Monday, September 19, 2022

Multi-residential buildings are seen as a cost-effective option to expand EV charger access and reduce required investment in pricier public infrastructure. A new federally commissioned study from the research firm, Dunsky, projects Canada will potentially need upwards of 1.3 million Level 2 charging ports in multifamily buildings by 2030 to stay on track with the target for electric vehicles to comprise 100 per cent of new sales and 40 per cent of the total national fleet by 2035.

That’s based on the premise of a complementary balance of at least 195,000 publicly located chargers, with a mix of Level 2 and DC fast charging (DCFC) capabilities, to attain a nationwide ratio of three EVs per charging port. Alternatively, the researchers sketch out a lower reliance on home charging options, which would involve about 152,000 charging ports in multi-residential buildings along with more than 200,000 public chargers, for a higher ratio of 14 EVs per charging port.

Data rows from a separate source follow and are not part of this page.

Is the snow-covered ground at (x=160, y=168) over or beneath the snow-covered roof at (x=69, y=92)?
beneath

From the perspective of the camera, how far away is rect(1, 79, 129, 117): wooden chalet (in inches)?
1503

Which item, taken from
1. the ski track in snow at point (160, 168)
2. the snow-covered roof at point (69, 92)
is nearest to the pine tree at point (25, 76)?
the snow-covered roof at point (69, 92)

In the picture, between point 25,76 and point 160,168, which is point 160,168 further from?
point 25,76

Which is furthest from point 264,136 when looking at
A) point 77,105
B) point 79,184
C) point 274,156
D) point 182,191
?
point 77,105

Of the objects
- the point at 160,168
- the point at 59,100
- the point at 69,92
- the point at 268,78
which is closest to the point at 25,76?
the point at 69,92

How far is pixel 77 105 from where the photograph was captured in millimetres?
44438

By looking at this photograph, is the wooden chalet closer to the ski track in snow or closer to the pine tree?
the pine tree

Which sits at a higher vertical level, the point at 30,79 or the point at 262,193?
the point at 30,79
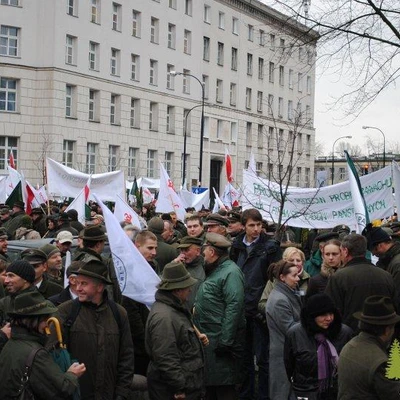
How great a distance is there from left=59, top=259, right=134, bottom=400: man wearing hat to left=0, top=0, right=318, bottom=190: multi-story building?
27013 mm

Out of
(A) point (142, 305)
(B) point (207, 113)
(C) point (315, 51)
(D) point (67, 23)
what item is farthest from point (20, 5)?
(A) point (142, 305)

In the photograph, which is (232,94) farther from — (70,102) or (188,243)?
(188,243)

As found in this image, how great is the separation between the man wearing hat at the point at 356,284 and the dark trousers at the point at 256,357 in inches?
54.8

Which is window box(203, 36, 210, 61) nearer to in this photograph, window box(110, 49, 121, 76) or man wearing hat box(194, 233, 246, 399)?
window box(110, 49, 121, 76)

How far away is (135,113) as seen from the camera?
5181 cm

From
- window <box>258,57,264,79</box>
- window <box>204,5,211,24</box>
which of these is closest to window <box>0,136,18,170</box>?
window <box>204,5,211,24</box>

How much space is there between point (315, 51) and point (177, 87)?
43.7 m

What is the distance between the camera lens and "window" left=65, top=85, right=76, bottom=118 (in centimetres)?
4591

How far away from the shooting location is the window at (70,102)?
151 feet

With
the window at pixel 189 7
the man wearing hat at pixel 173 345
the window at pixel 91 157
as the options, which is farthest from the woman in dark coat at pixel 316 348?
the window at pixel 189 7

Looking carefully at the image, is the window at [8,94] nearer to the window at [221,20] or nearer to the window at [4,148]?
the window at [4,148]

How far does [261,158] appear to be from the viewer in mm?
67062

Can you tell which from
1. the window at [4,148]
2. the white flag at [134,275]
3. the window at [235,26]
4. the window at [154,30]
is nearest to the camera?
the white flag at [134,275]

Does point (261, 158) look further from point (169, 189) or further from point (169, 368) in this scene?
point (169, 368)
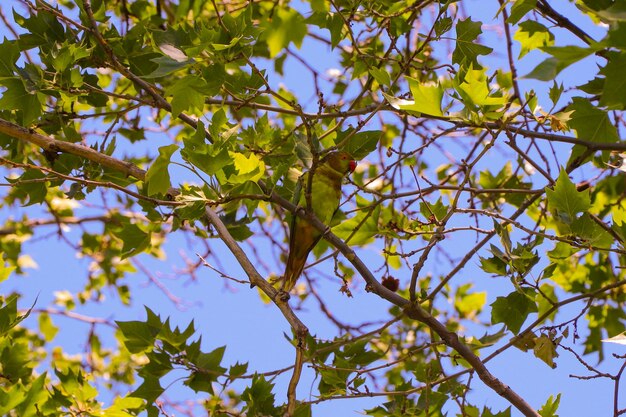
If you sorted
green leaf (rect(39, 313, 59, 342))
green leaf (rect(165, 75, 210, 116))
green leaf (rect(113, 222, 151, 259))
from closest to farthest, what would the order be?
1. green leaf (rect(165, 75, 210, 116))
2. green leaf (rect(113, 222, 151, 259))
3. green leaf (rect(39, 313, 59, 342))

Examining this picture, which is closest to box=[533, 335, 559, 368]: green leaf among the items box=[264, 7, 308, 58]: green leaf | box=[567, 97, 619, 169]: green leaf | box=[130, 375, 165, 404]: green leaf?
box=[567, 97, 619, 169]: green leaf

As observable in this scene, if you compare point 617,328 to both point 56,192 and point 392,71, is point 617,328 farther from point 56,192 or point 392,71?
point 56,192

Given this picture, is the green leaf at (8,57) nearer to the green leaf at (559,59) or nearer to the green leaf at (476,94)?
the green leaf at (476,94)

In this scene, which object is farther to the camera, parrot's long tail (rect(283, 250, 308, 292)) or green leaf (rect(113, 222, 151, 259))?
parrot's long tail (rect(283, 250, 308, 292))

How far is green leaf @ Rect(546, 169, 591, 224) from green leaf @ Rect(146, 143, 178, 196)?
122 centimetres

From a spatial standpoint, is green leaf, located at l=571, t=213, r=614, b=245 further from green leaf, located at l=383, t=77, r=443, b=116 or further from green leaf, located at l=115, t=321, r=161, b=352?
green leaf, located at l=115, t=321, r=161, b=352

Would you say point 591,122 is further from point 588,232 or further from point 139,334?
point 139,334

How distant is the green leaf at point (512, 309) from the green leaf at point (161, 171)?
123 cm

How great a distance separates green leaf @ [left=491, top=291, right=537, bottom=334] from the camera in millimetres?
2641

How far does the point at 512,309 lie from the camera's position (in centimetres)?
265

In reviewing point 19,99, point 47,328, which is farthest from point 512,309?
point 47,328

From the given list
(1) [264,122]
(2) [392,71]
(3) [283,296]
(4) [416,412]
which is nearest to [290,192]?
(1) [264,122]

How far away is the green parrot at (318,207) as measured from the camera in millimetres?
3582

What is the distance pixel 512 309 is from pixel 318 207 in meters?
1.33
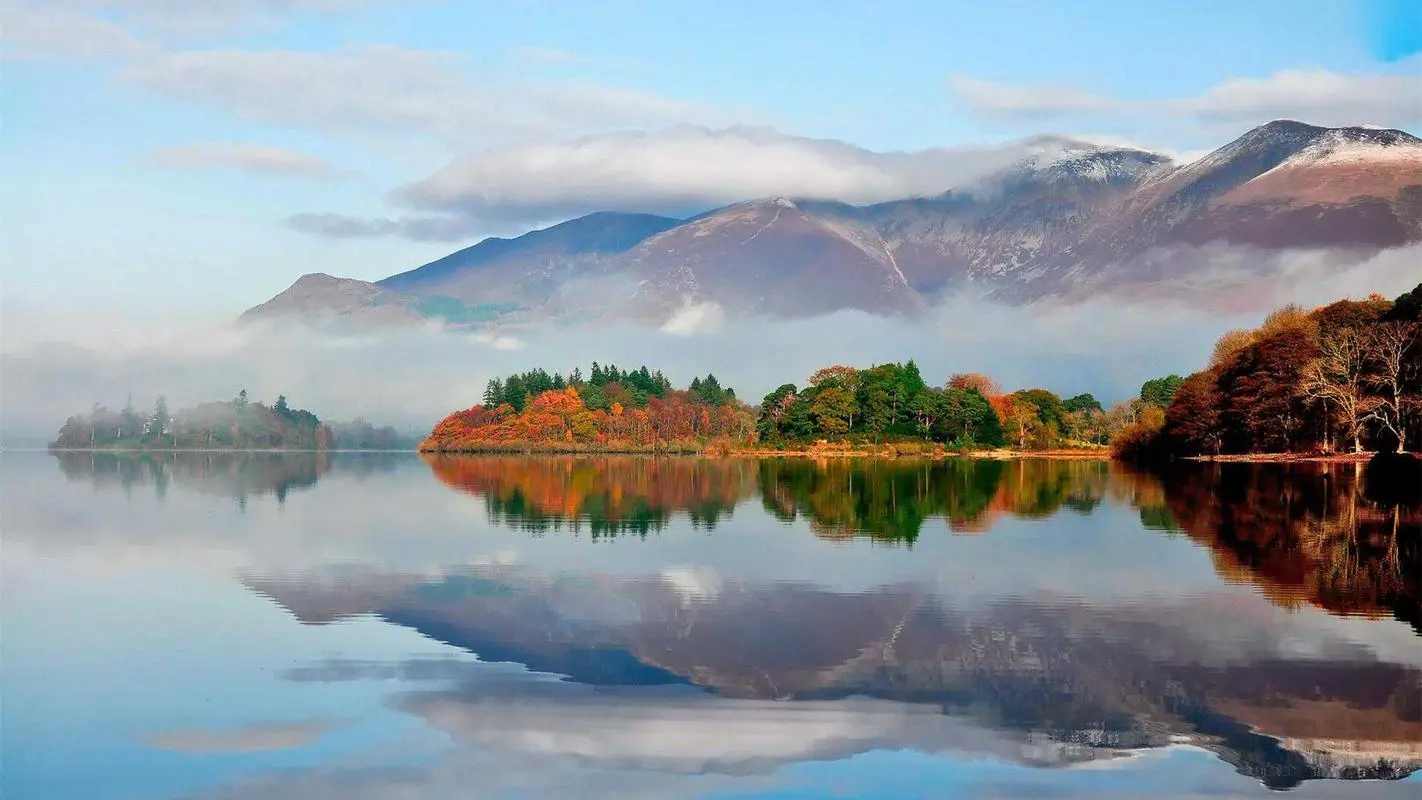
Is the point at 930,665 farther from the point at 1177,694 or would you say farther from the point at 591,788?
the point at 591,788

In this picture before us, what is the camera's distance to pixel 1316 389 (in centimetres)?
6825

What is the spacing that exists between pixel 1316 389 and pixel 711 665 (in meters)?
65.9

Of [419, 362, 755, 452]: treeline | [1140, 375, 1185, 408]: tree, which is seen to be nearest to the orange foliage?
[419, 362, 755, 452]: treeline

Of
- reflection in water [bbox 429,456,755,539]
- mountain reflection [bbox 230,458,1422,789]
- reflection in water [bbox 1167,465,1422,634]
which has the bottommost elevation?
reflection in water [bbox 429,456,755,539]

Both scenarios are still highly theoretical since there are currently only about 16,640 publicly available chargers on fewer than 7,000 sites across Canada. Nearly 35,000 more EV chargers are pending, and slated to be installed within the next 15 months, with support from the federal zero-emission vehicle infrastructure program (ZEVIP), while a new allocation in the 2022 budget is expected to underwrite another 50,000 by 2027.

However, much is riding on other players getting involved. The Dunsky report estimates a $20 billion investment in charging infrastructure will be needed between now and 2050 when 90 per cent of the national vehicle fleet, or upwards of 31 million vehicles, is projected to be electrically powered. That’s based on current costs of approximately $8,000 per Level 2 port, which takes four hours to deliver a charge adequate for 120 kilometres of travel, and about $150,000 per fast-charger port, which accomplishes the same outcome in about 30 minutes.

“It is crucial to have adequate charging infrastructure to meet this increasing demand,” observes François-Philippe Champagne, Canada’s Minister of Innovation, Science and Industry. “This report highlights important opportunities for the private sector to leverage the foundation we’ve already built to further increase the number of chargers available.”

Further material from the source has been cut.